Fransa'yı çağdaşlaştıran başkan
Corriere della Sera'nın Paris muhabiri Massimo Nava, Giscard d'Estaing muhafazakârdı gerçi ama ilerlemeden yana bir cumhurbaşkanıydı, diyor:
“En genç cumhurbaşkanı olarak 48 yaşında Elysée Sarayı'na yerleşti. Bugüne dek ondan genç tek başkan Emmanuel Macron oldu.

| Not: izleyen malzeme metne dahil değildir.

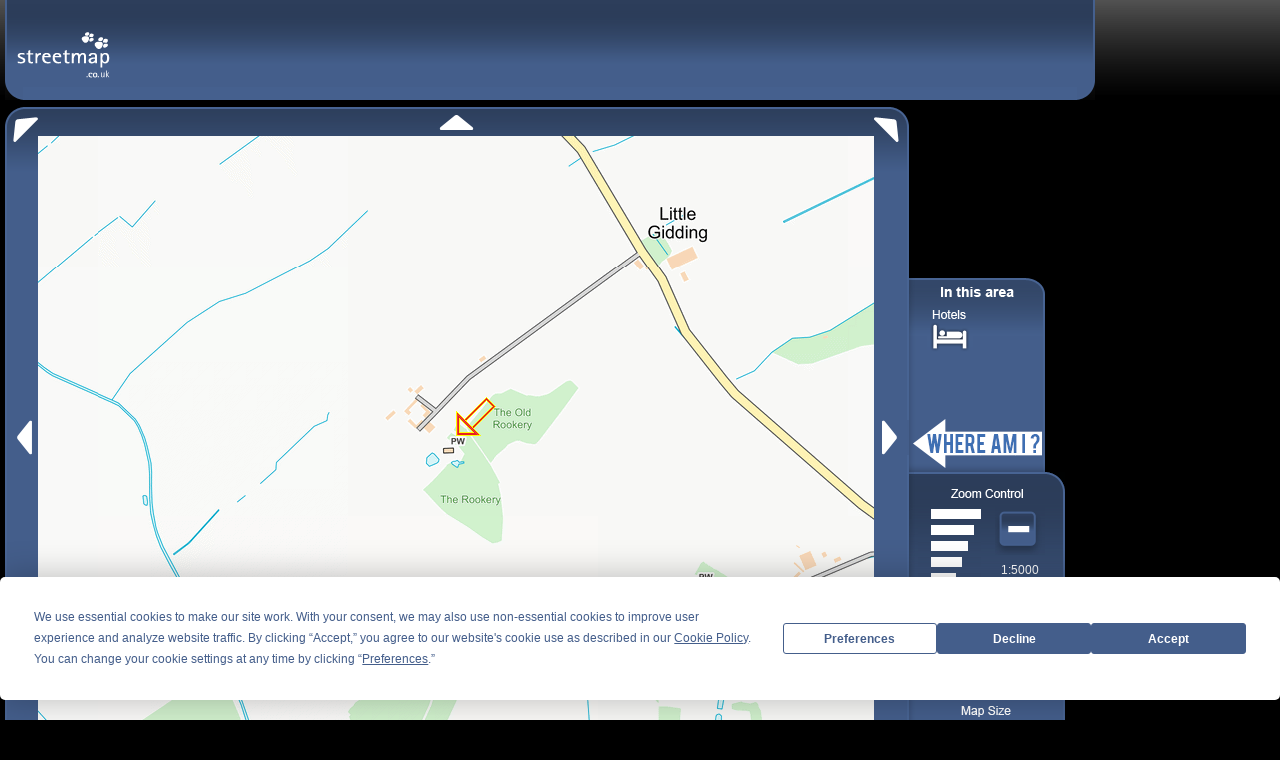

--- FILE ---
content_type: text/plain; charset=utf-8
request_url: https://streetmap.co.uk/map/pfn?di=2025113116372&lx=511629&ly=280811&ux=513801&uy=282511&z=110
body_size: 21
content:
ItemCount|0

--- FILE ---
content_type: text/plain; charset=utf-8
request_url: https://streetmap.co.uk/map/ajaxtpm?tl=511750|281250|511750|281750|511750|282250|512250|281250|512250|281750|512250|282250|512750|281250|512750|281750|512750|282250|513250|281250|513250|281750|513250|282250|513750|281250|513750|281750|513750|282250&z=110&tp=b
body_size: 821
content:
ItemCount|15
110_511750_281250@21&type=U&street=Y@TL18SW32.gif@2
110_511750_281750@21&type=U&street=Y@TL18SW33.gif@2
110_511750_282250@21&type=U&street=Y@TL18SW34.gif@2
110_512250_281250@11&type=U&street=Y@TL18SW42.gif@2
110_512250_281750@11&type=U&street=Y@TL18SW43.gif@2
110_512250_282250@11&type=U&street=Y@TL18SW44.gif@2
110_512750_281250@11&type=U&street=Y@TL18SW52.gif@2
110_512750_281750@11&type=U&street=Y@TL18SW53.gif@2
110_512750_282250@11&type=U&street=Y@TL18SW54.gif@2
110_513250_281250@11&type=U&street=Y@TL18SW62.gif@2
110_513250_281750@11&type=U&street=Y@TL18SW63.gif@2
110_513250_282250@11&type=U&street=Y@TL18SW64.gif@2
110_513750_281250@11&type=U&street=Y@TL18SW72.gif@2
110_513750_281750@11&type=U&street=Y@TL18SW73.gif@2
110_513750_282250@11&type=U&street=Y@TL18SW74.gif@2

Giscard d'Estaing, Fransız toplumunun çağdaşlaşması ve o zamana dek De Gaulle'ün izini taşıyan sağcıların yenilenmesi için çalıştı. Yedi yıllık görevi süresince, reşit olma ve seçme yaşının indirilmesi, kürtajın suç olmaktan çıkarılması ve ekonomik liberalleşme politikası gibi çok sayıda toplumsal reforma damgasını vurdu. ... Yüksek hızlı tren TGV planları, nükleer enerjinin yeniden canlandırılması ve bilişim teknolojisinde atılan ilk adımlar da onun dönemine ait.”

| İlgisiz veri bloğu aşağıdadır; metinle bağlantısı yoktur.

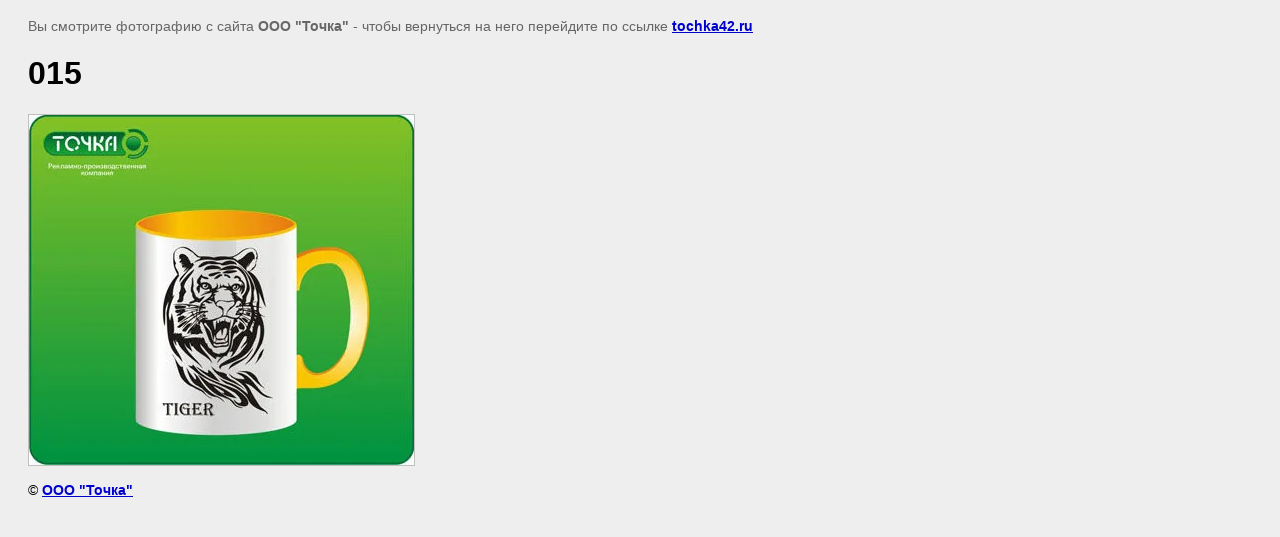

--- FILE ---
content_type: text/html; charset=utf-8
request_url: https://tochka42.ru/kruzhki-s-kartinkami/image/47520061/
body_size: 2125
content:
<html>
<head>
<link rel='stylesheet' type='text/css' href='/shared/highslide-4.1.13/highslide.min.css'/>
<script type='text/javascript' src='/shared/highslide-4.1.13/highslide.packed.js'></script>
<script type='text/javascript'>
hs.graphicsDir = '/shared/highslide-4.1.13/graphics/';
hs.outlineType = null;
hs.showCredits = false;
hs.lang={cssDirection:'ltr',loadingText:'Загрузка...',loadingTitle:'Кликните чтобы отменить',focusTitle:'Нажмите чтобы перенести вперёд',fullExpandTitle:'Увеличить',fullExpandText:'Полноэкранный',previousText:'Предыдущий',previousTitle:'Назад (стрелка влево)',nextText:'Далее',nextTitle:'Далее (стрелка вправо)',moveTitle:'Передвинуть',moveText:'Передвинуть',closeText:'Закрыть',closeTitle:'Закрыть (Esc)',resizeTitle:'Восстановить размер',playText:'Слайд-шоу',playTitle:'Слайд-шоу (пробел)',pauseText:'Пауза',pauseTitle:'Приостановить слайд-шоу (пробел)',number:'Изображение %1/%2',restoreTitle:'Нажмите чтобы посмотреть картинку, используйте мышь для перетаскивания. Используйте клавиши вперёд и назад'};</script>

            <!-- 46b9544ffa2e5e73c3c971fe2ede35a5 -->
            <script src='/shared/s3/js/lang/ru.js'></script>
            <script src='/shared/s3/js/common.min.js'></script>
        <link rel='stylesheet' type='text/css' href='/shared/s3/css/calendar.css' /><link rel="icon" href="/favicon.png" type="image/png">

<title>015 | Кружки с картинками  | ООО &quot;Точка&quot; | Кемерово</title>
<!-- assets.top -->
<meta property="og:image" content="https://tochka42.ru/thumb/2/F5d9nvkFLKIwaLv5WqPobQ/350r350/d/015_2.jpg">
<meta name="twitter:image" content="https://tochka42.ru/thumb/2/F5d9nvkFLKIwaLv5WqPobQ/350r350/d/015_2.jpg">
<meta property="og:image:type" content="image/jpeg">
<meta property="og:image:width" content="350">
<meta property="og:image:height" content="350">
<meta property="og:type" content="website">
<meta property="og:url" content="https://tochka42.ru/kruzhki-s-kartinkami/image/47520061">
<meta property="fb:pages" content="https://www.facebook.com/tochka42/">
<meta name="twitter:card" content="summary">
<!-- /assets.top -->

<meta name="description" content="015 | Кружки с картинками">
<meta name="keywords" content="015 | Кружки с картинками">
<meta name="robots" content="all">
<meta name="revisit-after" content="31 days">
<meta http-equiv="Content-Type" content="text/html; charset=UTF-8">
<meta name="viewport" content="width=device-width, initial-scale=1.0, maximum-scale=1.0, user-scalable=no">

<style>
body, td, div { font-size:14px; font-family:arial; }
p { color: #666; }
body { padding: 10px 20px; }
a.back { font-weight: bold; color: #0000cc; text-decoration: underline; }
img { border: 1px solid #c0c0c0; max-width: 100%;width: auto;height: auto;}
div { width: 700px; }
h1 { font-size: 32px; }
</style>

</head>

<body bgcolor="#eeeeee" text="#000000">

<p>Вы смотрите фотографию с сайта <strong>ООО "Точка"</strong> -
чтобы вернуться на него перейдите по ссылке <a class="back" href="javascript:history.go(-1)">tochka42.ru</a></p>

<h1>015</h1>




<img src="/d/015_2.jpg" width="385" height="350"  alt="015" />

<br/><br/>

&copy; <a class="back" href="http://tochka42.ru/">ООО "Точка"</a>
<br/><br/>


<!-- assets.bottom -->
<!-- </noscript></script></style> -->
<script src="/my/s3/js/site.min.js?1768462484" ></script>
<script src="/my/s3/js/site/defender.min.js?1768462484" ></script>
<script src="https://cp.onicon.ru/loader/53d607df72d22cd94500002b.js" data-auto async></script>
<script >/*<![CDATA[*/
var megacounter_key="5b94557305d080d98fe0897ccd2ef93a";
(function(d){
    var s = d.createElement("script");
    s.src = "//counter.megagroup.ru/loader.js?"+new Date().getTime();
    s.async = true;
    d.getElementsByTagName("head")[0].appendChild(s);
})(document);
/*]]>*/</script>
<script >/*<![CDATA[*/
$ite.start({"sid":647619,"vid":649473,"aid":711401,"stid":4,"cp":21,"active":true,"domain":"tochka42.ru","lang":"ru","trusted":false,"debug":false,"captcha":3,"onetap":[{"provider":"vkontakte","provider_id":"51960648","code_verifier":"YNEUZYZzJ3T0QmEYWyTzDNWYk3GOAGM2Yj1MEQM3Whx"}]});
/*]]>*/</script>
<!-- /assets.bottom -->
</body>
</html>

--- FILE ---
content_type: text/javascript
request_url: https://counter.megagroup.ru/5b94557305d080d98fe0897ccd2ef93a.js?r=&s=1280*720*24&u=https%3A%2F%2Ftochka42.ru%2Fkruzhki-s-kartinkami%2Fimage%2F47520061%2F&t=015%20%7C%20%D0%9A%D1%80%D1%83%D0%B6%D0%BA%D0%B8%20%D1%81%20%D0%BA%D0%B0%D1%80%D1%82%D0%B8%D0%BD%D0%BA%D0%B0%D0%BC%D0%B8%20%7C%20%D0%9E%D0%9E%D0%9E%20%22%D0%A2%D0%BE%D1%87%D0%BA%D0%B0%22%20%7C%20%D0%9A%D0%B5%D0%BC%D0%B5%D1%80%D0%BE%D0%B2%D0%BE&fv=0,0&en=1&rld=0&fr=0&callback=_sntnl1768482515684&1768482515684
body_size: 85
content:
//:1
_sntnl1768482515684({date:"Thu, 15 Jan 2026 13:08:35 GMT", res:"1"})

Ezeli düşmanlıktan dostluğa
Hospodářské noviny, Giscard ile Alman Başbakanı Helmut Schmidt'in oluşturduğu ikiliyi övüyor:
“Bu ikili, karşıt cephelerde olmalarına rağmen yüksek zekaları ve savaş deneyimleriyle birbirlerine bağlıydı. Geldikleri yer ve siyasi yönleri farklıydı. Bir tarafta ülkesinde liberalleşmeyi talep eden yüce bir Fransız markisi, diğer tarafta refah devletini savunan Alman sosyal demokrasisinin bodur lideri. ... Giscard-Schmidt ikilisi, Adenauer-de Gaulle ve Mitterrand-Kohl ikililerine benziyordu. Çatışarak Avrupa'yı sarsmak yerine kıtayı birleştirmek isteyen ezeli düşmanların işbirliği yapması gerektiğine inanıyorlardı.”
Artık Avrupa'da bu kalibrede siyasetçiler yok
Vzglyad'a göre Giscard d'Estaing, Avrupalı vizyon sahibi insanların yaşadığı yok olmuş bir çağın temsilcisiydi:
“Günümüzde Almanya'nın Avrupa Birliği'nde bir büyükanne gibi sarıp sarmalayarak kurduğu üstünlük canlı bir ilerlemeye izin vermiyor. Fransız hareketinin yerini her şeyi dikte eden bir yaşlılar ekonomisi ve Alman tutumluluğu aldı. Beşinci Cumhuriyetin ilk cumhurbaşkanlarıyla yaşanan tırmanış herhalde Fransa tarihindeki son görkemli dönemdi. Fransa üç dönemdir görünürde hiçbir çözümü olmayan sorunlar yumağı içinde debeleniyor. ...Giscard d'Estaing, günümüzün Avrupalı politikacılarıyla karşılaştırıldığında tarihi bir istisnaydı.”